Copy every line of the entries below word for word, leaving out the pictures.

• _DATASET_:
________________

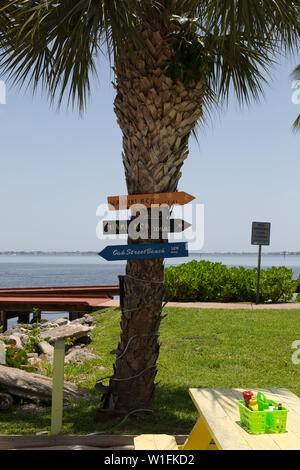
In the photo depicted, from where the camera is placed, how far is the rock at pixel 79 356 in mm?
9172

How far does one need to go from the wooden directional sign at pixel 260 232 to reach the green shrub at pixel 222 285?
115 cm

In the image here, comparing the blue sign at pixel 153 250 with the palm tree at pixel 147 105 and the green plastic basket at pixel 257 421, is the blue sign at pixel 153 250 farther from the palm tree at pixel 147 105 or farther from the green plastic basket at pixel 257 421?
the green plastic basket at pixel 257 421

________________

• _WORKED ANSWER_:
In the photo depicted, from where the camera is placed, how far is the rock at pixel 79 356 in mm?
9172

How far does one need to go from the wooden directional sign at pixel 260 232 to reach the green shrub at pixel 222 285?
115 cm

In the image here, comparing the blue sign at pixel 153 250 with the palm tree at pixel 147 105 and the green plastic basket at pixel 257 421, is the blue sign at pixel 153 250 farther from the palm tree at pixel 147 105 or farther from the green plastic basket at pixel 257 421?
the green plastic basket at pixel 257 421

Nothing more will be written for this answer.